Prototypical Metric Transfer Learning for Continuous Speech Keyword Spotting With Limited Training Data
This work addresses the challenge of spotting keywords in continuous speech for applications like voice assistants, but it is incremental as it builds on existing methods.
The paper tackled the problem of continuous speech keyword spotting with limited training data and class imbalance by combining prototypical networks' loss, metric loss, and transfer learning, resulting in an F1 score improvement of over 10%.
Continuous Speech Keyword Spotting (CSKS) is the problem of spotting keywords in recorded conversations, when a small number of instances of keywords are available in training data.

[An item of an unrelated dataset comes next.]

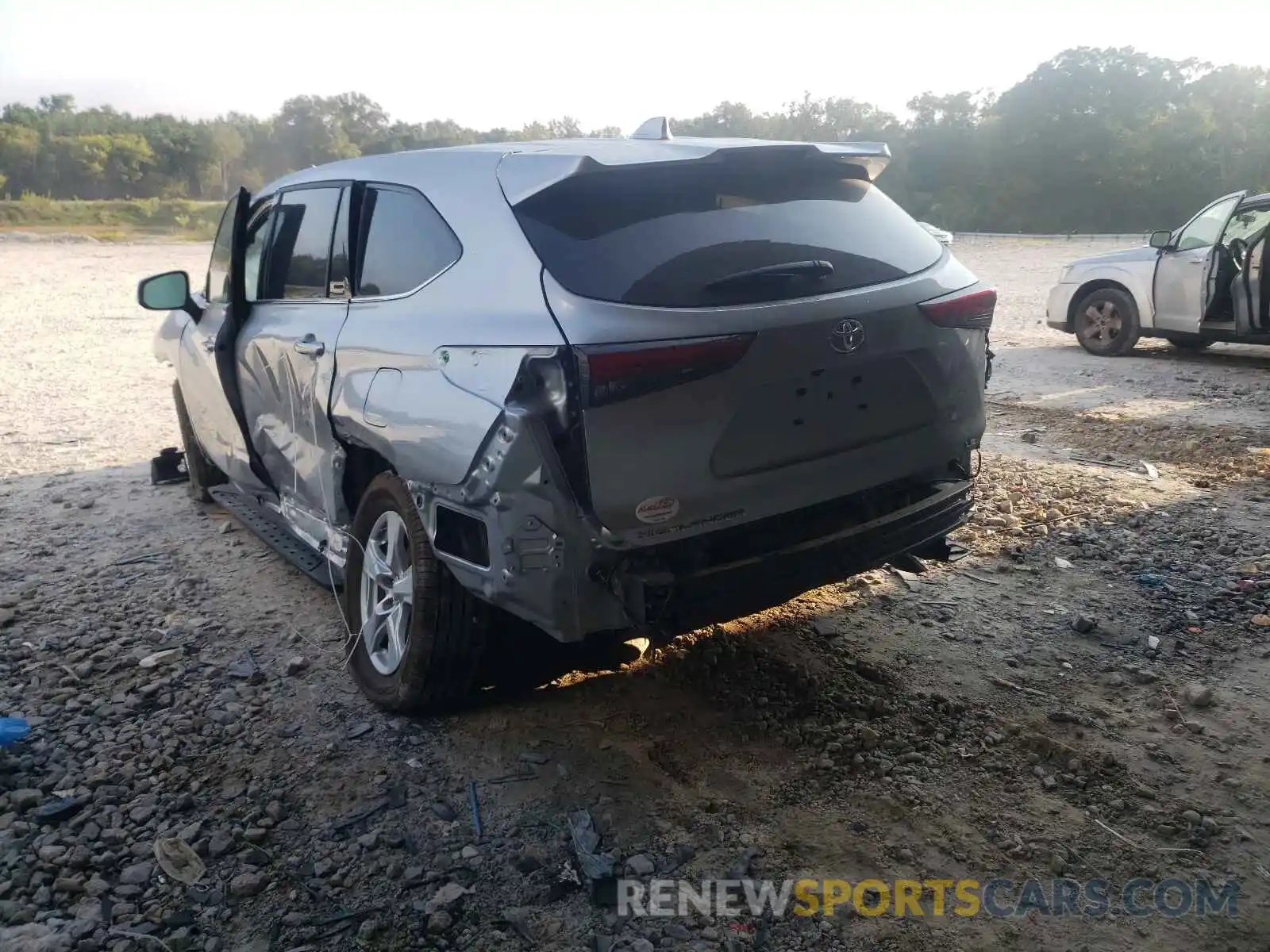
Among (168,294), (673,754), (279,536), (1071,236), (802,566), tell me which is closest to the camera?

Unlike the more common Keyword Spotting, where an algorithm needs to detect lone keywords or short phrases like "Alexa", "Cortana", "Hi Alexa!", "Whatsup Octavia?" etc. in speech, CSKS needs to filter out embedded words from a continuous flow of speech, ie. spot "Anna" and "github" in "I know a developer named Anna who can look into this github issue." Apart from the issue of limited training data availability, CSKS is an extremely imbalanced classification problem. We address the limitations of simple keyword spotting baselines for both aforementioned challenges by using a novel combination of loss functions (Prototypical networks' loss and metric loss) and transfer learning. Our method improves F1 score by over 10%.